Copy the data below verbatim, from the line containing "this 924×1298 image." through the line containing "rust linen napkin [379, 471, 924, 1298]", both lines included.

╭─ PROVIDED DATA

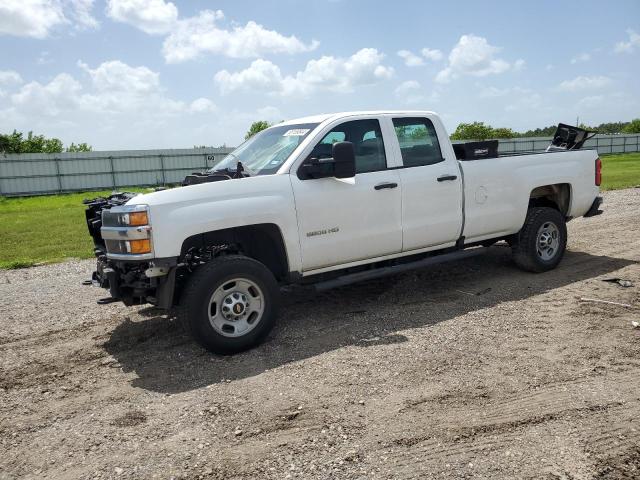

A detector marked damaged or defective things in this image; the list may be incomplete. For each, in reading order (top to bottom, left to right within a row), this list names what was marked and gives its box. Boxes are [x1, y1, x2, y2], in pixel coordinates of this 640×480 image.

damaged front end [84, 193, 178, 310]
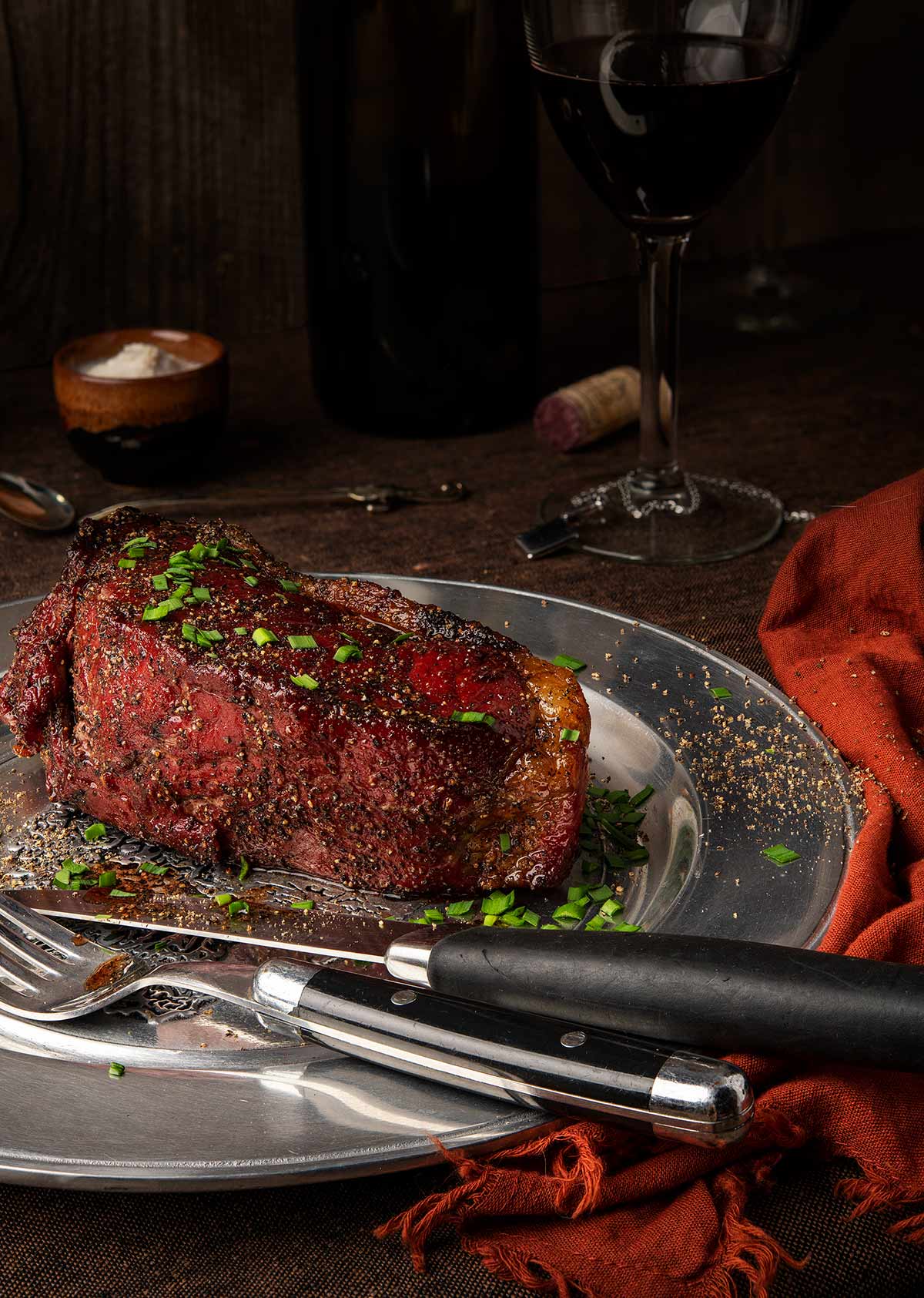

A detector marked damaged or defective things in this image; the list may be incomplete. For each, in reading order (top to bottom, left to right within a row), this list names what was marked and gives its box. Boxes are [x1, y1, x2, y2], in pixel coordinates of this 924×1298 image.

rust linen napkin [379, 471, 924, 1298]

╰─
╭─ PROVIDED DATA

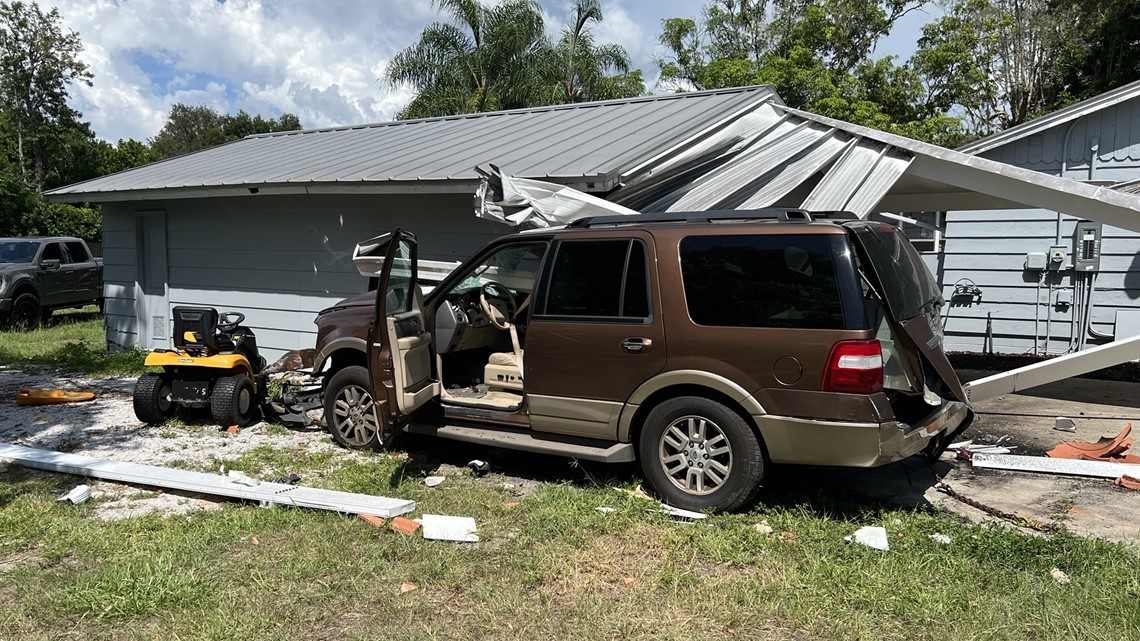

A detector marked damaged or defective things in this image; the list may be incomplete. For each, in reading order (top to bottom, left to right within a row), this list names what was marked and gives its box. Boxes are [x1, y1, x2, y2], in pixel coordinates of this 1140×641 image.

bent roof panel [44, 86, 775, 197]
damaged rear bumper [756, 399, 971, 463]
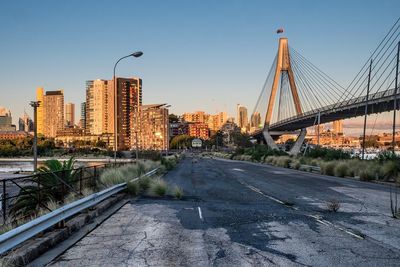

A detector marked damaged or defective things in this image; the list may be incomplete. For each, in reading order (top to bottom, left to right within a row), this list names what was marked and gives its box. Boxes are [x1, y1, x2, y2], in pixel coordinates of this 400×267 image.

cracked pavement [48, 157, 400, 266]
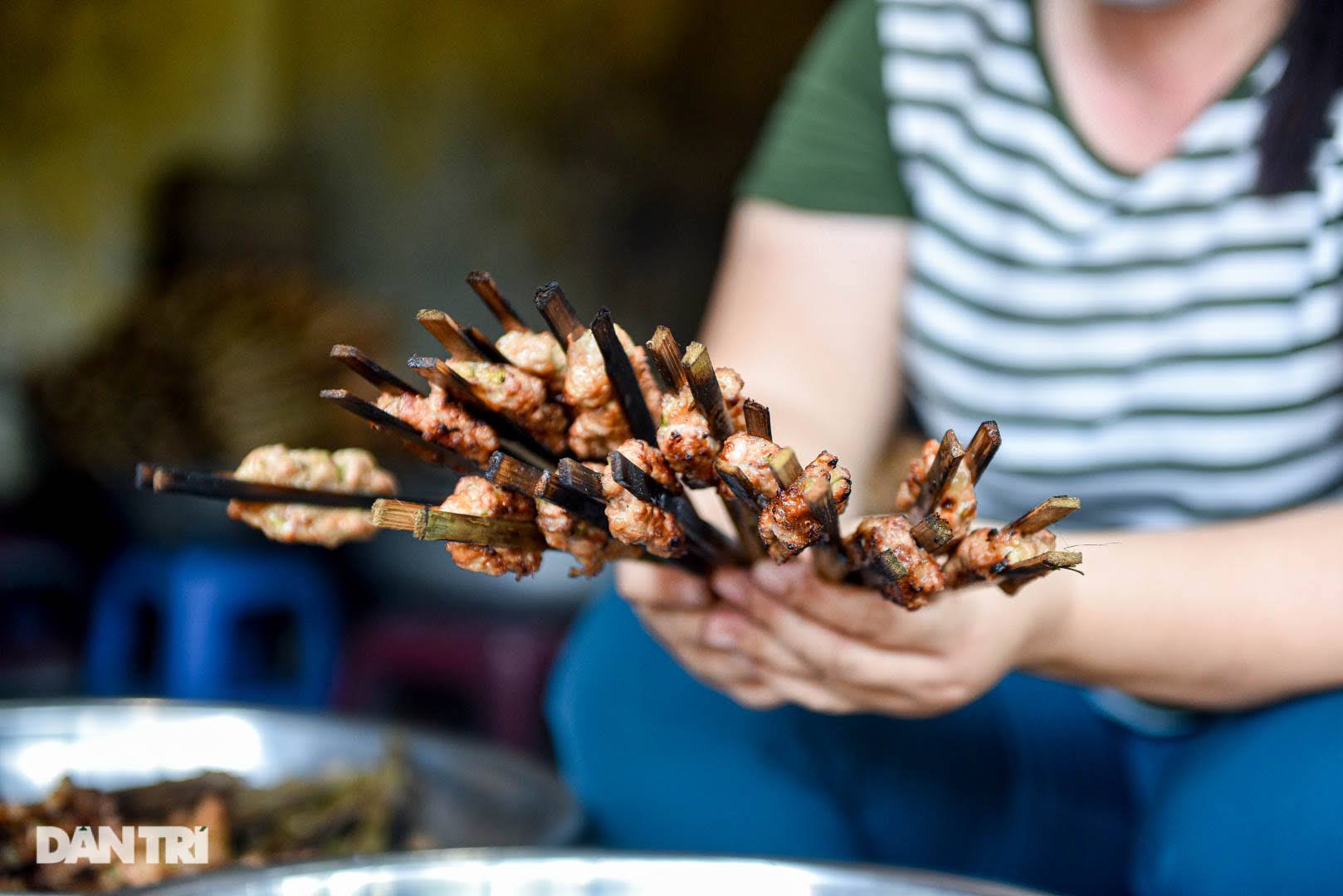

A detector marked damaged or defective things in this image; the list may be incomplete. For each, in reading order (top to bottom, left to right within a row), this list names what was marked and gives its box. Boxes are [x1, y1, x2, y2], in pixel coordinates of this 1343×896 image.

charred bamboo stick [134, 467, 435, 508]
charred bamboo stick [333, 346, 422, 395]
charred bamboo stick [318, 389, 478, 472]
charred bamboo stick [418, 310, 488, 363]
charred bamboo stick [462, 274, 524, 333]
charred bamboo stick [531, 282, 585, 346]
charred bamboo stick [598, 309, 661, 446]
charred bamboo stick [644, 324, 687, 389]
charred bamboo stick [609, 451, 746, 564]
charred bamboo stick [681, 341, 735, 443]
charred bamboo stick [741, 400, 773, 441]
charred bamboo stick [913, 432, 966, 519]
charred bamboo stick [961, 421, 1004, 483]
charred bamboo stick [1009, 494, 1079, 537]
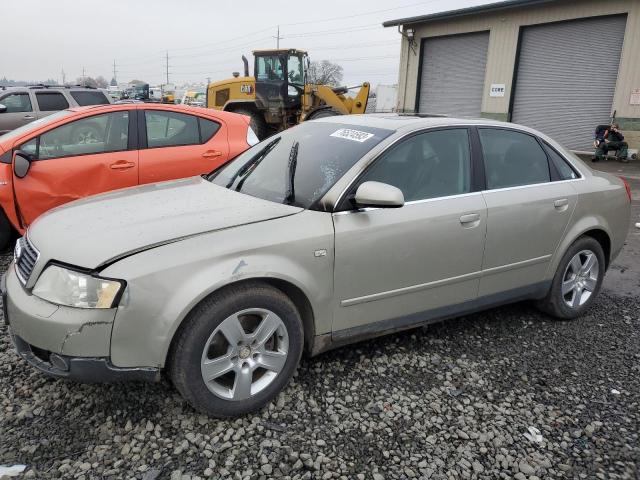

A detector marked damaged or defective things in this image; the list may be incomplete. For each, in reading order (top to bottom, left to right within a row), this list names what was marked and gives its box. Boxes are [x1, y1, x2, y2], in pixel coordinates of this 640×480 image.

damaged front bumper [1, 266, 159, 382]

╰─

*EXERCISE RESPONSE*
A detector marked damaged or defective things in this image; the list may be incomplete. For each, in reading order (top to bottom, left to right within a row), this list names what was marked and gives its box. Boxes are [x1, y1, x2, y2], in pixel coordinates of this 924×1298 image.

rust linen napkin [379, 471, 924, 1298]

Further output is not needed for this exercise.